5 Le nom de l'officier royal auquel le mandement était adressé, est resté en blanc sur le registre.
6 Jean de Lévis, seigneur de Vauvert, conseiller et chambellan de Charles VII. (Cf. notre vol. précédent, p. 288, note.)
7 Charles de Gaucourt, seigneur de Châteaubrun en Berry, fils de Raoul VI de Gaucourt et de Jeanne de Preuilly, entra au conseil de Charles vu en 1455. (De Beaucourt, Hist. de Charles VII, t. VI, p. 354.) Louis XII le fit chevalier à Reims, le jour même de son sacre.
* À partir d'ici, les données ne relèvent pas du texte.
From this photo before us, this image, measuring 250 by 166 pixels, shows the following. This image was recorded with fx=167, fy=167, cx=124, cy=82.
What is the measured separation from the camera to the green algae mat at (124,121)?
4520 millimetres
Après la fuite de Charles de France, frère du roi, en Bretagne, le sr de Châteaubrun fut chargé de maintenir le Berry dans l'obéissance et de saisir les biens des partisans du fugitif. Le 27 octobre 1465, Louis XI lui céda la seigneurie de Vierzon contre l'abandon des capitaineries de Chinon, de Rouen et de Gisors, et, le 10 novembre suivant, il ajouta à ce don une pension annuelle de 4000 livres. Charles de Gaucourt mourut à Paris en 1482 et fut enterré dans l'église de Saint-Jean-en-Grève. (Le P. Anselme, t. VIII, p. 371.)
8 Georges Havart, voy. ci-dessus, p. 60, note 1.
9 Jean Le Boulanger, voy. ci-dessus, p. 15, note 3.